ガソリン車の給油時間は1~2分ですが、水素ガスを充填する場合は、3分間を要します。
下図は、水素ディスペンサーの1例です。
70MPa(約700気圧)で短時間に充填するための特別な機能部品で構成されていますので、私が得た情報を整理して、以下に解説します。
1.充填用マニホールド
詳細仕様が公開されていないので私の推察ですが、300リッターのものが2本並列接続されているでしょう。
2.プレクーラー
短時間充填するために、-40℃まで充填用マニホールドの圧縮ガスを冷却する必要があります。
この為の熱交換器で、マニホールドの内部に設置されていると推察します。
そして、外部の冷凍機から還流する冷媒が供給されます。
3.緊急離脱カプラ
充填中にノズルが外れたり、ホースからの漏洩を検出すると、瞬時に、ガスを遮断する機能を持つユニットです。
逆止弁に類似した構造であると推察します。
4.コリオリ流量計
2個の平行したU字型チューブの中間点に一定の周波数振動を与えておいて、その内部に流体を流した際に、その質量と速度(質量流量)に比例したコリオリの力が働きます。
この力はパイプの入り口側と出口側では逆方向にはたらき、パイプがねじれたような状態となります。パイプの入り口側と出口側の変位を出力電圧信号として取り出し、ねじれ量を測ることで流量を絶対質量として連続測定して演算回路で積算します。
下図は、KEYENCE社の資料から借用しました。
コリオリ式流量計 | 流量計の種類 | 流量知識.COM | キーエンス (keyence.co.jp)
5.高耐圧ホース
82MPa(約820気圧)に耐える特殊なホースです。
幾重にもステンレス金網をかぶせて、耐圧強度とフレキシブルな形状を保つ特性を持っています。
下図は、ブリヂストン(株)の資料から借用しました。
6.ノズル
特殊な構造で、水素ガスの機密性とカップリング時の操作性を満たしています。
推察ですが、複数のOリングを配して、正確な寸法で高度に平滑加工されています。
下図は、日東工器(株)の資料から借用したものです。
下図は、ノズルの使用状況です。(日東工器(株)のビデオから)
[ ガスの充填についての推察 ]
ガソリンスタンドでのガス・チャージに準じた操作性を実現するために、下記の原理による「バッチ式」充填方式です。
詳細に関する公開資料を入手できませんので、私の推察による見解です。
トヨタのMIRAI車の燃料タンクは、旧型では2個の合計容量が122.4リッターです。
新型(発売中)は、3個の合計容量が141.0リッターです。
ディスペンサーのマニホールド600Lに80MPaで-40℃に冷却した状態のガス量は43kgです。
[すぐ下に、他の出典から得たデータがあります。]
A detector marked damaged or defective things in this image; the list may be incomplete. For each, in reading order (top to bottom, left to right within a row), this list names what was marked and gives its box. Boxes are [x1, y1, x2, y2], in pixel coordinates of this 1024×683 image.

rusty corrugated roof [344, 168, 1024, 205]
3分間で車にチャージすると、残量10%の空状態からでは、MIRAIの旧型車では72MPaに、新型車では69MPaになってバランスします。
そして、チャージ後の車側のガス温度は20~30℃になっているでしょう。
車のガス量は、旧型車では4.9kgとなり、新型車では5.8kgとなっているでしょう。
ここで、充填用マニホールドのガス温度を-40℃に冷却する理由を説明します。
「高圧ガス取締法」で、圧縮ガス貯蔵時の最高温度は35℃以下に規制されています。
3分間でチャージすると、断熱圧縮熱でガス温度が60~70℃上昇します。
従って、チャージ後のガス温度を35℃以下に抑えるために、余裕を見て-40℃にするのです。